TEXTE CITÉ
+--

Par Guillaume Boutet le 17 juillet 2014                      Lien  
Les cyborgs les plus populaires du Japon sont de retour pour une nouvelle fournée d'aventures, aussi variées qu'étonnantes. L'édition de cette œuvre-fleuve du roi du manga, Shôtarô Ishinomori, se poursuit lentement mais sûrement, et dégage toujours autant de charme et de magie, en dépit de son grand âge !

Longtemps occulté en France par l’aura et l’importance historique du « Dieu du manga », Osamu Tezuka, la visibilité de Shôtarô Ishinomori, portant de son côté le titre de « Roi du manga », a évolué depuis quelques années grâce à la publication de plusieurs de ses classiques.

Cependant ne nous le cachons pas : le mangaka ne bénéficie pas dans nos contrées de l’aura du créateur d’Astro Boy, et ses œuvres restent confinées à un public-niche, amateurs de patrimonial. Une situation regrettable tant son travail, par sa richesse, son inventivité et son humanisme, n’a pas à rougir devant celui du maître, et relève également d’une importance historique de premier ordre.

+--

ENREGISTREMENTS FOURNIS
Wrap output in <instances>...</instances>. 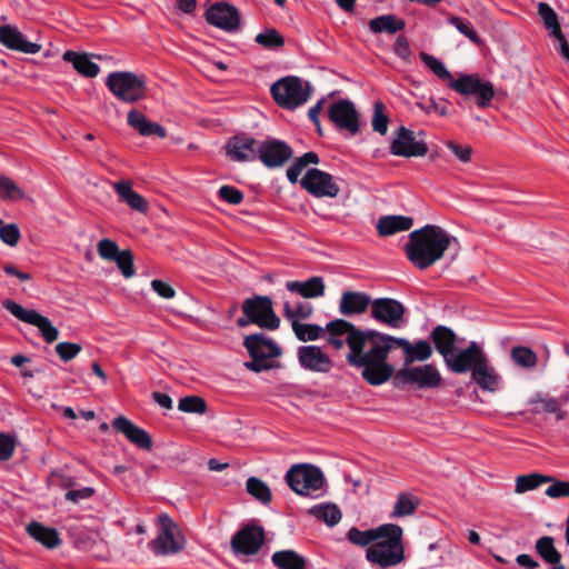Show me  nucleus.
I'll return each instance as SVG.
<instances>
[{
    "instance_id": "29",
    "label": "nucleus",
    "mask_w": 569,
    "mask_h": 569,
    "mask_svg": "<svg viewBox=\"0 0 569 569\" xmlns=\"http://www.w3.org/2000/svg\"><path fill=\"white\" fill-rule=\"evenodd\" d=\"M286 288L290 292L300 295L303 298H319L325 295V282L321 277H312L306 281H287Z\"/></svg>"
},
{
    "instance_id": "42",
    "label": "nucleus",
    "mask_w": 569,
    "mask_h": 569,
    "mask_svg": "<svg viewBox=\"0 0 569 569\" xmlns=\"http://www.w3.org/2000/svg\"><path fill=\"white\" fill-rule=\"evenodd\" d=\"M417 507H418V501L415 500L411 495L399 493L397 497V500L393 505L390 518L398 519V518L411 516L415 513Z\"/></svg>"
},
{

+--

VOTRE TÂCHE
Reproduisez à l'identique, s'il vous plaît, le passage du texte cité qui commence à « Longtemps occulté en » et se termine à « de premier ordre. ». Ces enregistrements ont une autre origine que le texte cité.

RÉSULTAT DE L'EXERCICE
Longtemps occulté en France par l’aura et l’importance historique du « Dieu du manga », Osamu Tezuka, la visibilité de Shôtarô Ishinomori, portant de son côté le titre de « Roi du manga », a évolué depuis quelques années grâce à la publication de plusieurs de ses classiques.

Cependant ne nous le cachons pas : le mangaka ne bénéficie pas dans nos contrées de l’aura du créateur d’Astro Boy, et ses œuvres restent confinées à un public-niche, amateurs de patrimonial. Une situation regrettable tant son travail, par sa richesse, son inventivité et son humanisme, n’a pas à rougir devant celui du maître, et relève également d’une importance historique de premier ordre.